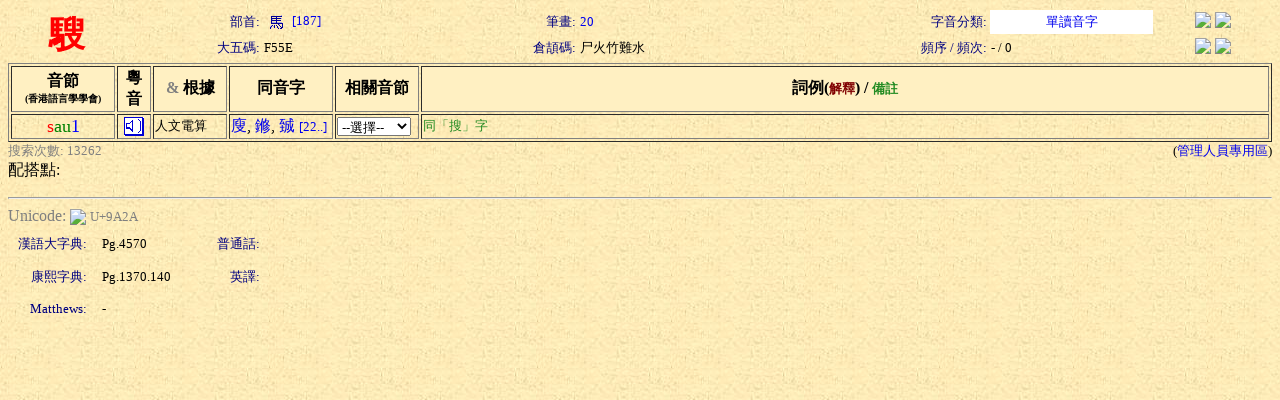

--- FILE ---
content_type: text/html; charset=Big5
request_url: https://humanum.arts.cuhk.edu.hk//Lexis/lexi-can/search.php?q=%F5%5E
body_size: 2089
content:
<html><head><title>粵語審音配詞字庫</title><style type="text/css">a { text-decoration: none} .text { line-height: 150% }</style><meta http-equiv="Content-Type" content="text/html; charset=Big5"><script language="JavaScript">
<!--
function MM_jumpMenu(targ,selObj,restore){ //v3.0
  eval(targ+".location='"+selObj.options[selObj.selectedIndex].value+"'");
  if (restore) selObj.selectedIndex=0;
}
function ref (url) {
  rewin=window.open(url,'ref','toobar=0,status=0,scrollbars=1,resizable=1,width=600,height=300');
  setTimeout ('rewin.focus()', 100);
}
//-->
</script>
<style type="text/css">
.t { font-size: 13; nowrap; text-align: right; color: navy}
.t2 { font-size: 13; nowrap; text-align: left}
.t3 { font-size: 13; nowrap; text-align: center}
.w { font-size: 36; font-weight: bold; color: red; text-align: center }
</style>
<script language="JavaScript">
function xid_down(Xid) {
	if (document.all[Xid].style.display == "none") {
		document.all[Xid].style.display = "block";
	} else {
		document.all[Xid].style.display = "none";
	}
}
</script></head><body background="/Lexis/lexi-can/img/ppbk014.jpg" ><table width="100%" border="0">
  <tr> 
    <td rowspan="2" class=w>騪</td>
    <td class=t>部首:</td>
		<td class=t2><a href="rad-str.php?rad=187"><img src="img/rad/rad187.gif" border=0 align=absmiddle> [187]</a></td>
    <td class=t>筆畫:</td>
		<td class=t2><a href="rad-str.php?str=20">20</a></td>
    <td class=t>字音分類:</td>
		<td class=t3 bgcolor=white><a href="classified.php?st=1">單讀音字</a></td>
		<td align=center><a href="#" onClick="ref('http://zhongwen.com/d/245/x94.htm')"><img src="/Img/zhongpu.jpg" border=0></a> <!--a href="#" onClick="ref('http://140.111.34.46/cgi-bin/dict/newsearch.cgi?Database=dict&QueryScope=Name&QueryCommand=find&GraphicWord=yes&QueryString=%F5%5E')"-->
		<a href="#" onClick="ref('http://140.111.34.46/cgi-bin/newDict/dict.sh?cond=%F5%5E&pieceLen=50&fld=1&cat=&ukey=-624721188&serial=3&recNo=0&op=&imgFont=1')">
		<img src="/Img/gycd2a.gif" border=0></a></td>
  </tr>
  <tr> 
    <td class=t>大五碼:</td>
		<td class=t2>F55E</td>
    <td class=t>倉頡碼:</td>
		<td class=t2>尸火竹難水</td>
    <td class=t>頻序 / 頻次:</td>
		<td class=t2>- / 0</td>
    <td align=center><a href="#" onClick="ref('http://epsilon3.georgetown.edu/~petersee/cgi-bin/wordlook.cgi?searchtype=big5&where=anywhere&word=%F5%5E')"><img src="/Img/cedict2_new.gif" border=0></a> <a href="#" onClick="ref('/cgi-bin/agrep-lindict?query=%F5%5E&boolean=no&case=on&category=wholerecord')"><img src="/Img/lindict_logo.gif" border=0></a></td>
  </tr>
</table>
<form><table width="100%" border="1">
  <tr bgcolor=#fff0c2> 
    <th nowrap width=100>音節<br><font size=-2>(香港語言學學會)</font></th>
    <th nowrap width=30>粵<br>音</th>
    <th nowrap width=70><font color="gray" face="Wingdings">&amp;</font> 根據</th>
    <th nowrap width=100>同音字</th>
    <th nowrap width=80>相關音節</th>
    <th nowrap>詞例(<font color=maroon size=-1>解釋</font>) / <font color=forestgreen size=-1>備註</font></th>
  </tr>
  <tr>
    <td nowrap align=center><font color=red size=+1>s</font><font color=green size=+1>au</font><font color=blue size=+1>1</font></td>
    <td align=center><a href="sound.php?s=sau1" target=sound><img src="img/sounder.gif" border=0></a></td>
	<td nowrap><font size=-1>人文電算</font></td>
    <td nowrap>
<a href="search.php?q=%DD%60">廋</a>, <a href="search.php?q=%EE%EB">鎀</a>, <a href="search.php?q=%DBV">臹</a> <a href="pho-rel.php?s1=s&s2=au&s3=1"><font size=-1>[22..]</font></a>	</td>
    <td><select onChange="MM_jumpMenu('self',this,0)">
    <option selected value="#">--選擇--</option>
    <option value="pho-rel.php?s1=s&s2=au">同聲同韻</option>
    <option value="pho-rel.php?s2=au&s3=1">同韻同調</option>
    <option value="pho-rel.php?s1=s&s3=1">同聲同調</option>
  </select></td>
    <td><div nowrap></div><font color=forestgreen size=-1>同「搜」字</font></td>
  </tr>
</table><table width=100% border=0 cellspacing=0 cellpadding=0><tr><td><font size=-1 color=gray>搜索次數: 13262</font></td><td align=right><font size=-1>(<a href="admin/edit.php?new=Edit&q=%F5%5E">管理人員專用區</a>)</font></td></tr></table>配搭點:<br></form><hr><font color=gray>Unicode: </font><a href="http://www.unicode.org/cgi-bin/GetUnihanData.pl?codepoint=9A2A" target=_blank><img src="/Img/unicode2.gif" border=0 align=absmiddle></a> <font size=-1 color=gray>U+9A2A</font><table border=0 cellspacing=5 cellpadding=5><tr><td class=t>漢語大字典:</td><td width=100><font size=-1>Pg.4570</font></td><td class=t>普通話:</td><td><font size=-1> </font></td></tr><tr><td class=t>康熙字典:</td><td width=100><font size=-1>Pg.1370.140</font></td><td class=t>英譯:</td><td><font size=-1></font></td></tr><tr><td class=t>Matthews:</td><td width=100><font size=-1>-</font></td><td align=right><font size=-1></font></td><td></td></tr></table></body></html>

++++++++

TASK PROMPT: An exact copy of all the entries is required, and it must contain no pictures.

RESPONSE TO THIS EXERCISE:
--- FILE ---
content_type: text/html; charset=Big5
request_url: https://humanum.arts.cuhk.edu.hk//Lexis/lexi-can/search.php?q=%F5%5E
body_size: 2089
content:
<html><head><title>粵語審音配詞字庫</title><style type="text/css">a { text-decoration: none} .text { line-height: 150% }</style><meta http-equiv="Content-Type" content="text/html; charset=Big5"><script language="JavaScript">
<!--
function MM_jumpMenu(targ,selObj,restore){ //v3.0
  eval(targ+".location='"+selObj.options[selObj.selectedIndex].value+"'");
  if (restore) selObj.selectedIndex=0;
}
function ref (url) {
  rewin=window.open(url,'ref','toobar=0,status=0,scrollbars=1,resizable=1,width=600,height=300');
  setTimeout ('rewin.focus()', 100);
}
//-->
</script>
<style type="text/css">
.t { font-size: 13; nowrap; text-align: right; color: navy}
.t2 { font-size: 13; nowrap; text-align: left}
.t3 { font-size: 13; nowrap; text-align: center}
.w { font-size: 36; font-weight: bold; color: red; text-align: center }
</style>
<script language="JavaScript">
function xid_down(Xid) {
	if (document.all[Xid].style.display == "none") {
		document.all[Xid].style.display = "block";
	} else {
		document.all[Xid].style.display = "none";
	}
}
</script></head><body background="/Lexis/lexi-can/img/ppbk014.jpg" ><table width="100%" border="0">
  <tr> 
    <td rowspan="2" class=w>騪</td>
    <td class=t>部首:</td>
		<td class=t2><a href="rad-str.php?rad=187"><img src="img/rad/rad187.gif" border=0 align=absmiddle> [187]</a></td>
    <td class=t>筆畫:</td>
		<td class=t2><a href="rad-str.php?str=20">20</a></td>
    <td class=t>字音分類:</td>
		<td class=t3 bgcolor=white><a href="classified.php?st=1">單讀音字</a></td>
		<td align=center><a href="#" onClick="ref('http://zhongwen.com/d/245/x94.htm')"><img src="/Img/zhongpu.jpg" border=0></a> <!--a href="#" onClick="ref('http://140.111.34.46/cgi-bin/dict/newsearch.cgi?Database=dict&QueryScope=Name&QueryCommand=find&GraphicWord=yes&QueryString=%F5%5E')"-->
		<a href="#" onClick="ref('http://140.111.34.46/cgi-bin/newDict/dict.sh?cond=%F5%5E&pieceLen=50&fld=1&cat=&ukey=-624721188&serial=3&recNo=0&op=&imgFont=1')">
		<img src="/Img/gycd2a.gif" border=0></a></td>
  </tr>
  <tr> 
    <td class=t>大五碼:</td>
		<td class=t2>F55E</td>
    <td class=t>倉頡碼:</td>
		<td class=t2>尸火竹難水</td>
    <td class=t>頻序 / 頻次:</td>
		<td class=t2>- / 0</td>
    <td align=center><a href="#" onClick="ref('http://epsilon3.georgetown.edu/~petersee/cgi-bin/wordlook.cgi?searchtype=big5&where=anywhere&word=%F5%5E')"><img src="/Img/cedict2_new.gif" border=0></a> <a href="#" onClick="ref('/cgi-bin/agrep-lindict?query=%F5%5E&boolean=no&case=on&category=wholerecord')"><img src="/Img/lindict_logo.gif" border=0></a></td>
  </tr>
</table>
<form><table width="100%" border="1">
  <tr bgcolor=#fff0c2> 
    <th nowrap width=100>音節<br><font size=-2>(香港語言學學會)</font></th>
    <th nowrap width=30>粵<br>音</th>
    <th nowrap width=70><font color="gray" face="Wingdings">&amp;</font> 根據</th>
    <th nowrap width=100>同音字</th>
    <th nowrap width=80>相關音節</th>
    <th nowrap>詞例(<font color=maroon size=-1>解釋</font>) / <font color=forestgreen size=-1>備註</font></th>
  </tr>
  <tr>
    <td nowrap align=center><font color=red size=+1>s</font><font color=green size=+1>au</font><font color=blue size=+1>1</font></td>
    <td align=center><a href="sound.php?s=sau1" target=sound><img src="img/sounder.gif" border=0></a></td>
	<td nowrap><font size=-1>人文電算</font></td>
    <td nowrap>
<a href="search.php?q=%DD%60">廋</a>, <a href="search.php?q=%EE%EB">鎀</a>, <a href="search.php?q=%DBV">臹</a> <a href="pho-rel.php?s1=s&s2=au&s3=1"><font size=-1>[22..]</font></a>	</td>
    <td><select onChange="MM_jumpMenu('self',this,0)">
    <option selected value="#">--選擇--</option>
    <option value="pho-rel.php?s1=s&s2=au">同聲同韻</option>
    <option value="pho-rel.php?s2=au&s3=1">同韻同調</option>
    <option value="pho-rel.php?s1=s&s3=1">同聲同調</option>
  </select></td>
    <td><div nowrap></div><font color=forestgreen size=-1>同「搜」字</font></td>
  </tr>
</table><table width=100% border=0 cellspacing=0 cellpadding=0><tr><td><font size=-1 color=gray>搜索次數: 13262</font></td><td align=right><font size=-1>(<a href="admin/edit.php?new=Edit&q=%F5%5E">管理人員專用區</a>)</font></td></tr></table>配搭點:<br></form><hr><font color=gray>Unicode: </font><a href="http://www.unicode.org/cgi-bin/GetUnihanData.pl?codepoint=9A2A" target=_blank><img src="/Img/unicode2.gif" border=0 align=absmiddle></a> <font size=-1 color=gray>U+9A2A</font><table border=0 cellspacing=5 cellpadding=5><tr><td class=t>漢語大字典:</td><td width=100><font size=-1>Pg.4570</font></td><td class=t>普通話:</td><td><font size=-1> </font></td></tr><tr><td class=t>康熙字典:</td><td width=100><font size=-1>Pg.1370.140</font></td><td class=t>英譯:</td><td><font size=-1></font></td></tr><tr><td class=t>Matthews:</td><td width=100><font size=-1>-</font></td><td align=right><font size=-1></font></td><td></td></tr></table></body></html>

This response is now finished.